* _Passage shown_
I'm assuming a note to purchase a property how to handle it?

14 Replies

I'm assuming a note with zero down and purchase price equals the balance of the note. The note is held by a private investor who is willing to let me assume the note. What's the best way of handling this from a legal perspective? Also, I can do a warranty deed and title search, is there anything else that I'm leaving out to make this legit (I know about the filing)?

Well I'm answering my own question for the benefit of future readers. My attorney prepared an assumption deed and a warranty deed. The note holder was willing to let me assume the note. So voila, I just purchased my first property with no money down, just like the infomercials say is so commonplace. It took me 3 years to find this one, they are not commonplace where I live, but I'm glad I found this one :lol:

Hey Justin,
Well, I wasn't looking for a note when I found this one. A motivated seller called me from one of my ads. It turns out that she had bought the house from another investor years ago who had subsequently sold the note to a person who buys notes with all of his retirement portfolio. That being said, the guy has plenty of money to tie up in discounted notes. He tells me that he usually finds them by searching courthouse records. He's averaging 8-10% on his yields. I'm beating that in the stock market, but with notes there's no volatility. I told the seller that if the note holder would let me assume the note, she could deed the property to me. I will take over the payments, repair the house and sell the house on a new note. It essentially creates a wraparound mortgage. I pay $230 to the note holder, sell the house and become a note holder on a bigger price at a bigger interest rate. My spread will be $220.00/month. In my view, it beats making about the same (or less) in rent. I find it easier to collect a house payment than a rent payment because of the foreclosure laws. How's that for an answer? :lol: All of that to say, I don't look for notes, I create them. Are you looking to be a note holder?

* _Raw data_

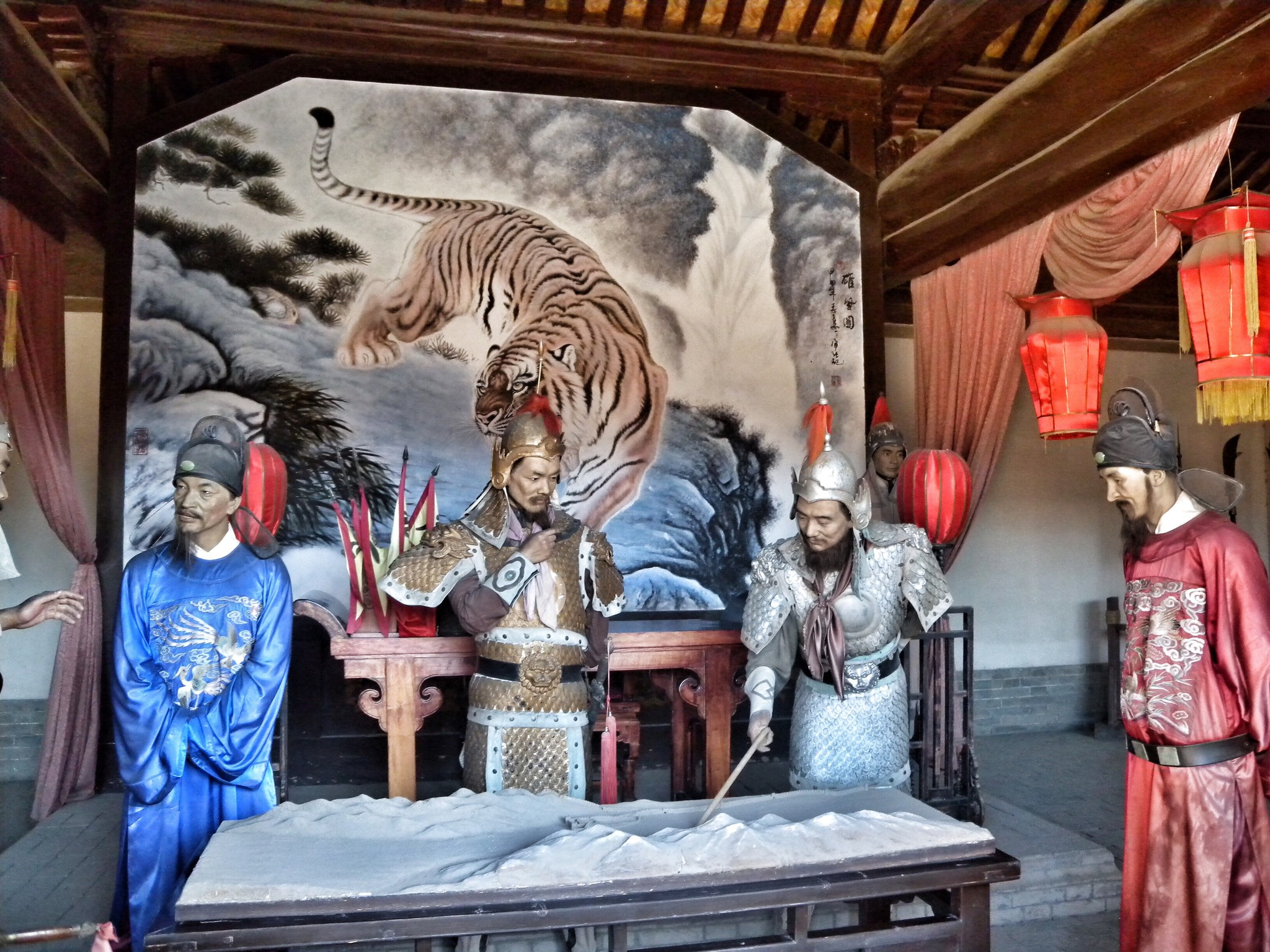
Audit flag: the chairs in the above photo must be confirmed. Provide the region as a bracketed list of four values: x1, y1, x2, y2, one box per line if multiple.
[591, 670, 640, 801]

* _Written instruction 1_
Based on the forum thread, why does the poster find it easier to collect a house payment than a rent payment?
* _Written instruction 2_
Reproduce the part of the forum thread starting with "I'm assuming a note with" and going on through "about the filing)?".

* _Task answer 1_
The poster says a house payment is easier to collect because of the foreclosure laws.

* _Task answer 2_
I'm assuming a note with zero down and purchase price equals the balance of the note. The note is held by a private investor who is willing to let me assume the note. What's the best way of handling this from a legal perspective? Also, I can do a warranty deed and title search, is there anything else that I'm leaving out to make this legit (I know about the filing)?